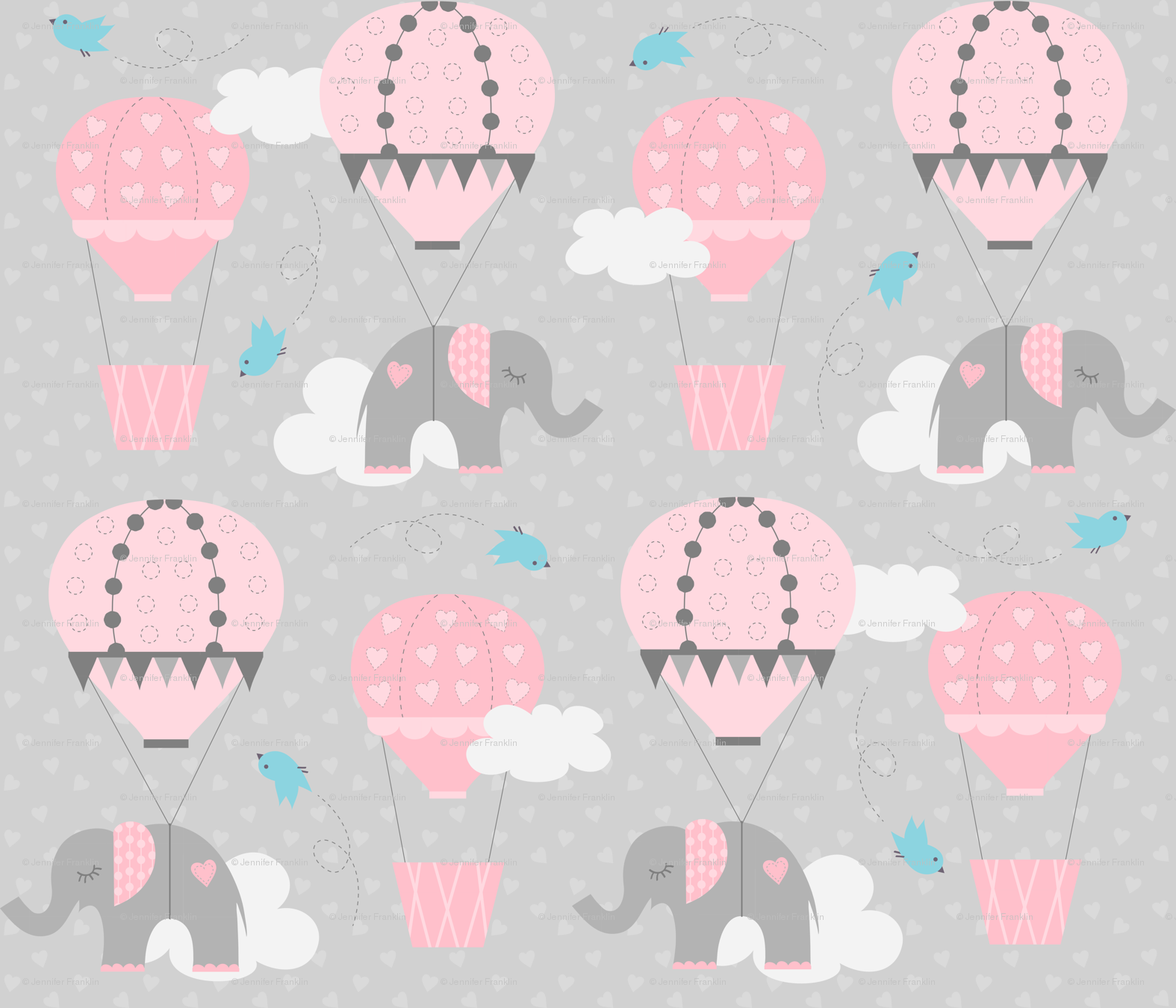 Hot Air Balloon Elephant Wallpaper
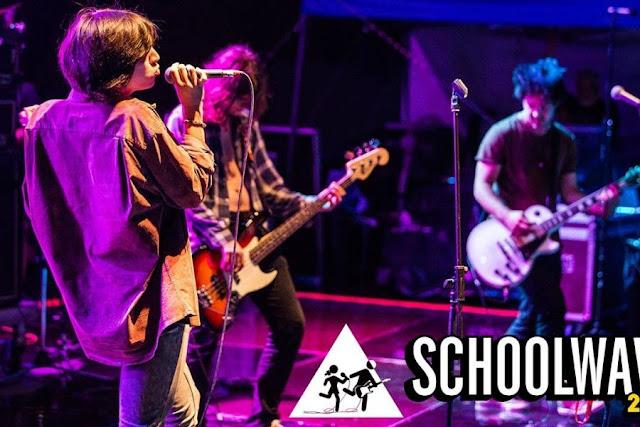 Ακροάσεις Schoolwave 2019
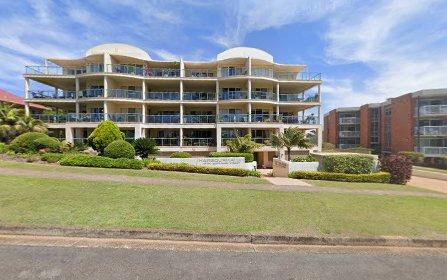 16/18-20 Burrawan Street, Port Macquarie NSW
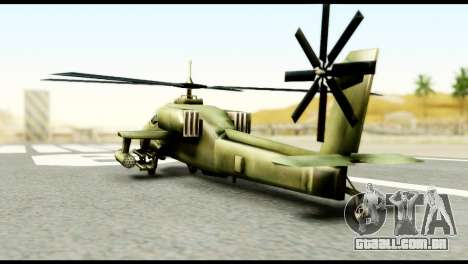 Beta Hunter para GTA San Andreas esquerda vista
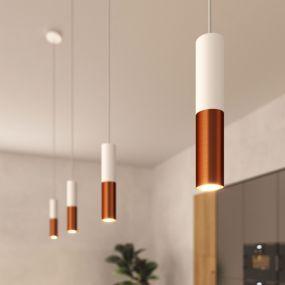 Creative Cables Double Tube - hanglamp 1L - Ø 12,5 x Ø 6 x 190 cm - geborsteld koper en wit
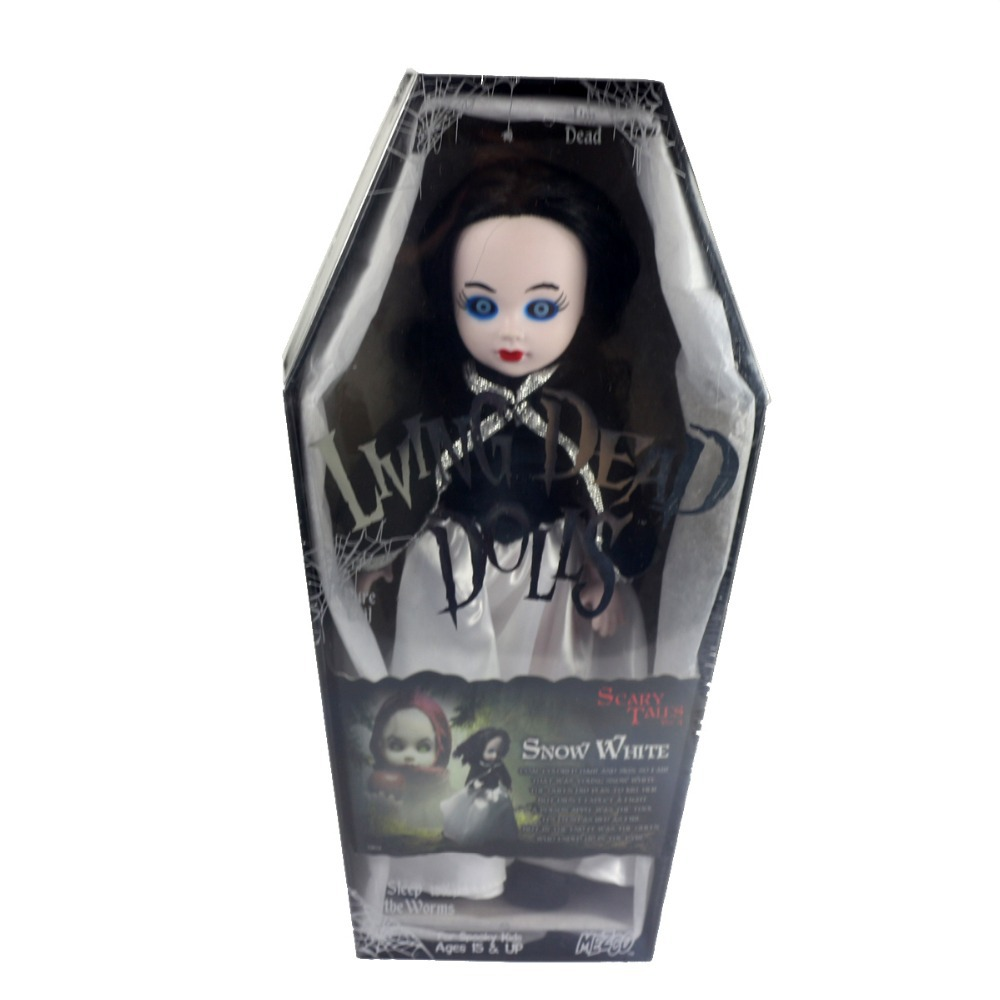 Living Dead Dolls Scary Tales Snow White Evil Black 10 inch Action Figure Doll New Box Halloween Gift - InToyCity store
────────
Task to carry out -> Give every record again word for word, pictures excluded.

Response area ->
 Hot Air Balloon Elephant Wallpaper
 Ακροάσεις Schoolwave 2019
 16/18-20 Burrawan Street, Port Macquarie NSW
 Beta Hunter para GTA San Andreas esquerda vista
 Creative Cables Double Tube - hanglamp 1L - Ø 12,5 x Ø 6 x 190 cm - geborsteld koper en wit
 Living Dead Dolls Scary Tales Snow White Evil Black 10 inch Action Figure Doll New Box Halloween Gift - InToyCity store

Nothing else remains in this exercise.